The revamped PSAs will also allow local service providers to establish local priorities – dare one say it, targets – in response to local needs. But Burnham does not accept this could give rise to the 'postcode lotteries' in services that have haunted politicians in the past.

'A postcode lottery is not the same as services being delivered in a different way with a different emphasis, which I think is acceptable,' he says. 'We should empower local communities to have a greater say over how they want services to be delivered.'

More importantly, the new framework will apparently do away with the perverse incentives generated by contradictory or competing targets, which many in the public sector have identified as the most pernicious aspect of the existing regime.

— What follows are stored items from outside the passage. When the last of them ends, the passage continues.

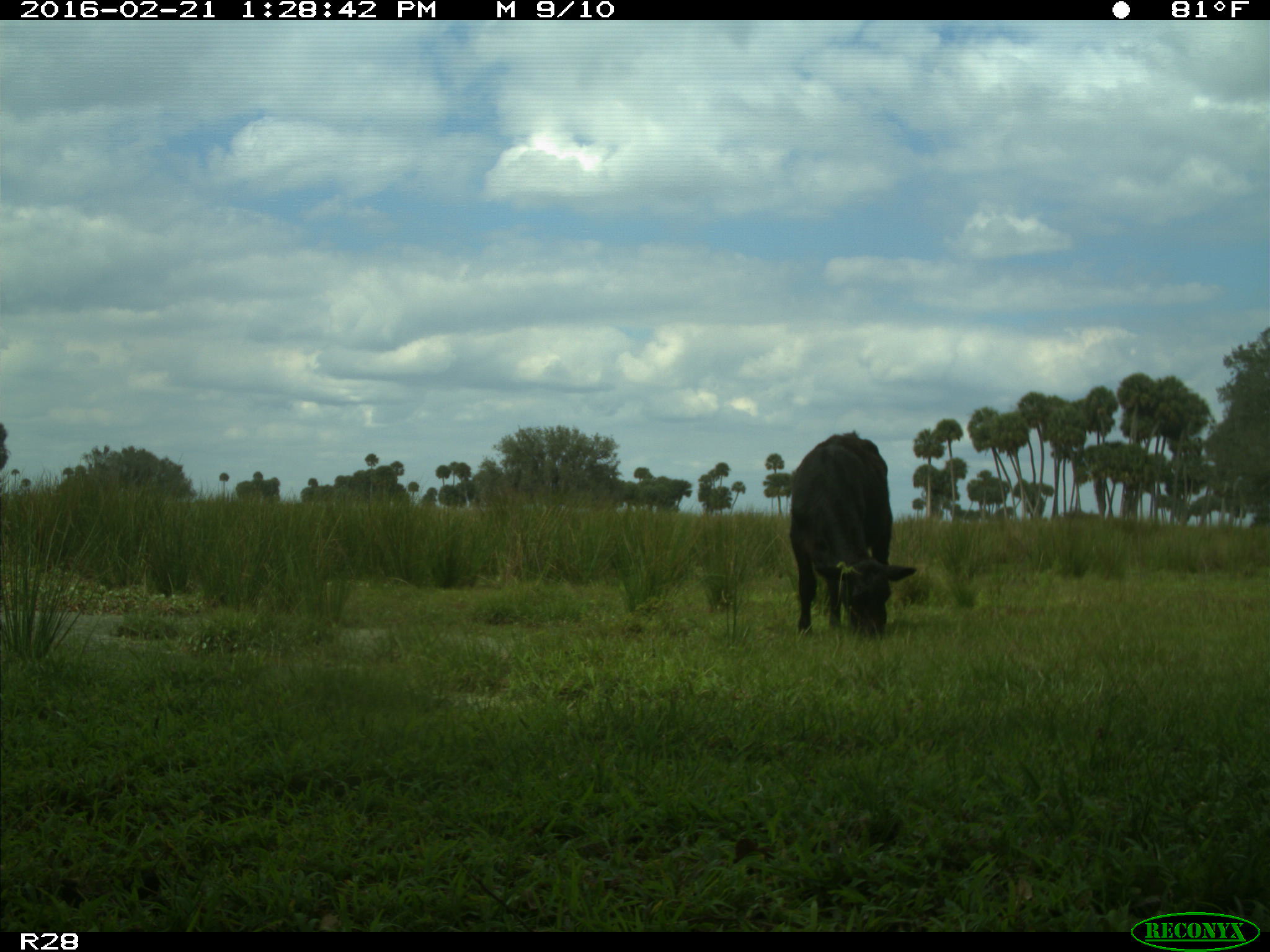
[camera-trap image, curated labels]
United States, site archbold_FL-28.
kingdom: Animalia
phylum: Chordata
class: Mammalia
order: Artiodactyla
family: Bovidae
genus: Bos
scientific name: Bos taurus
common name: domestic cow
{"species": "Bos taurus (domestic cow)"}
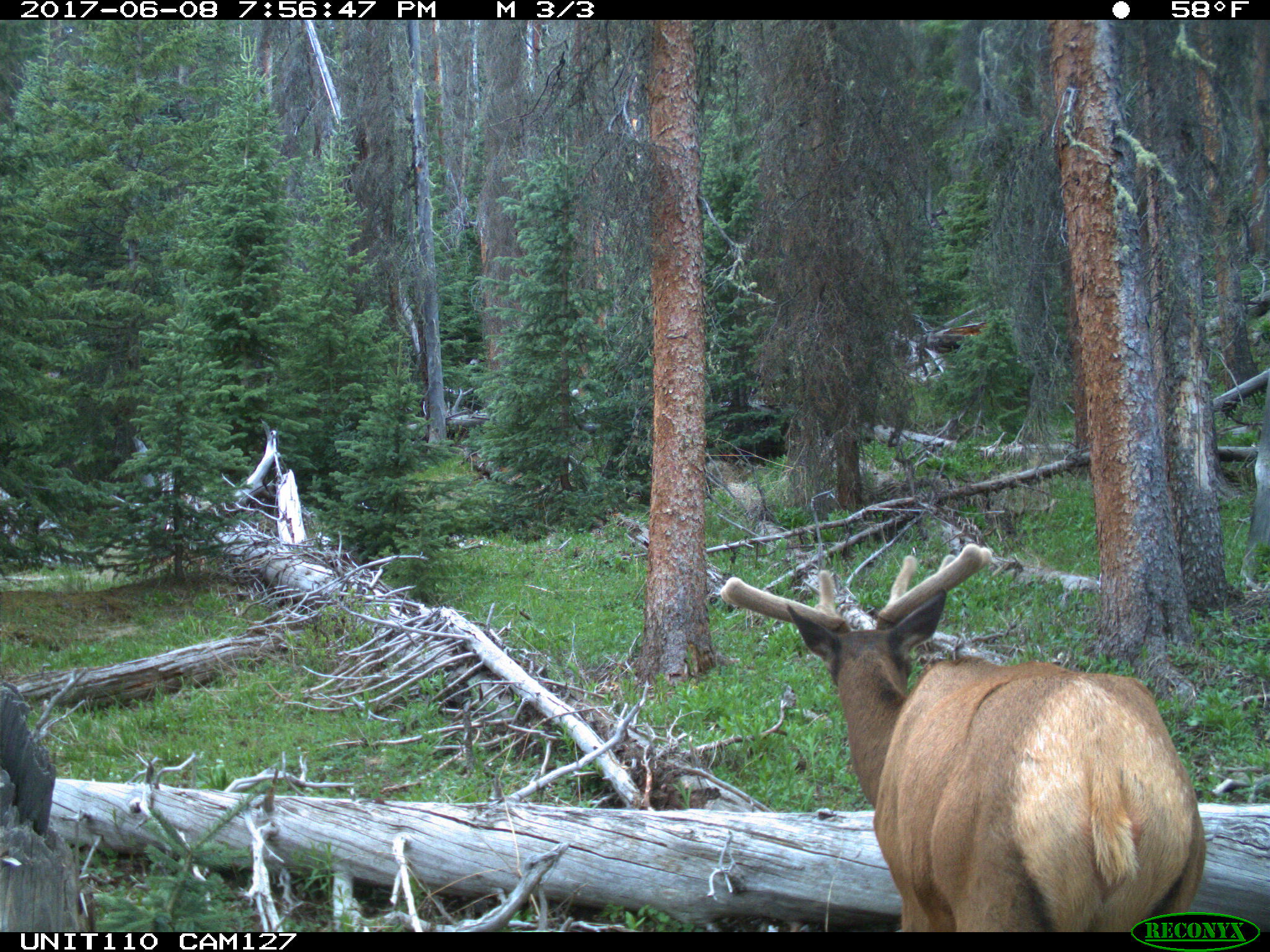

'I'd describe it as an evolution in the PSA regime, rather than a renunciation,' he says. 'But it's an evolution that shows we have listened to professionals in the front line. We do understand how, if overused, targets can be disempowering and demotivating, and we do understand that if you give people more ability to influence them, then you do create more of a sense of shared enterprise.'

Burnham speculates that the targets culture might have hindered joint working, with each organisation concentrating on dancing to its Whitehall master's tune. But he is convinced that PSA II, together with the funding decisions that are being finalised, will usher in a new era of renewal across the public sector.

'This CSR should move us a long way towards removing the artificial barriers to improving services,' he declares boldly.

Let's hope Burnham is right. Gordon Brown is depending on him.